Best practise for storing multilingual strings
First make sure that the database locale can deal with different languages. Use an UTF-8 server-encoding. Optionally set LC_COLLATE = 'C'
to be on neutral ground or use a collation for your first language to have a default sort order. Start by reading the chapter Collation Support in the manual.
I would strongly suggest that you use the latest version of PostgreSQL (9.1 at time of writing) because it has superior collation support.
As for the table structure: keep it simple. It sounds like there is a low, fixed number of languages to deal with. You could just have a column for each language then:
CREATE TABLE txt ( txt_id serial PRIMARY KEY ,txt text NOT NULL -- master language NOT NULL? ,txt_fr text -- others can be NULL? ,txt_es text ,txt_de text);
This is pretty effective, even with many languages. NULL storage is very cheap.

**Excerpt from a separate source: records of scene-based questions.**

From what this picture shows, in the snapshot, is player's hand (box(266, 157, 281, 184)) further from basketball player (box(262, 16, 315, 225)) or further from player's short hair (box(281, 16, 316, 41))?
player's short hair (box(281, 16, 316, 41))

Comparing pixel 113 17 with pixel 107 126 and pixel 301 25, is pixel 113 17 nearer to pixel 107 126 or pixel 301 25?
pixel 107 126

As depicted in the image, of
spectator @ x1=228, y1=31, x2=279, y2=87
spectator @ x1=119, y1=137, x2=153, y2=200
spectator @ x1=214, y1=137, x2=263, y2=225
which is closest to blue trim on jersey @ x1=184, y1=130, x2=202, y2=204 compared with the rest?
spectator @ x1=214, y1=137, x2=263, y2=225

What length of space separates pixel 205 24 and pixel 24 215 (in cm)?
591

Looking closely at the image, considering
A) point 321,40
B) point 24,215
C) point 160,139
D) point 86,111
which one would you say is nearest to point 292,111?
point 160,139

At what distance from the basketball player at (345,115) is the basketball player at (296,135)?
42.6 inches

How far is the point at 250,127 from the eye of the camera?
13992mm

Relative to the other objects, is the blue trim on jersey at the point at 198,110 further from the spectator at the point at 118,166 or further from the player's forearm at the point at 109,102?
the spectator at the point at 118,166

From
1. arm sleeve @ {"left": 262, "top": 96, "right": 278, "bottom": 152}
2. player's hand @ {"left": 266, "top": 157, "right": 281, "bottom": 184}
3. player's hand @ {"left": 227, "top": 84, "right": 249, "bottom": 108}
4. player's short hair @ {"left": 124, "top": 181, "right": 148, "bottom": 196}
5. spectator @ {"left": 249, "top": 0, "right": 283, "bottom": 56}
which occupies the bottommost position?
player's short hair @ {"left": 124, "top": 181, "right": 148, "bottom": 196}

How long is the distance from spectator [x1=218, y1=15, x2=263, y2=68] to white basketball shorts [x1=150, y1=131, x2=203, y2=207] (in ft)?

If you have a varying number of languages to deal with, a separate table might be the better solution. This solution assumes that you have a "master language", where the string is always present:
CREATE TABLE txt ( txt_id serial PRIMARY KEY ,txt text NOT NULL -- master language NOT NULL?);CREATE TABLE lang ( lang_abbr text PRIMARY KEY -- de, es, fr, ... ,lang text NOT NULL ,note text);
Or, if a (two-letter) abbreviation is enough, just create a enum
type to identify the language.
CREATE TABLE txt_trans ( txt_id int REFERENCES txt(txt_id) ON UPDATE CASCADE ON DELETE CASCADE ,lang_abbr text REFERENCES lang(lang_abbr) ON UPDATE CASCADE ,txt text NOT NULL -- master language NOT NULL? ,CONSTRAINT txt_trans_pkey PRIMARY KEY (txt_id, lang_abbr));
Not treating the master language special and keeping all language variants in the same table might make handling in your app simpler. But it really depends on your requirements.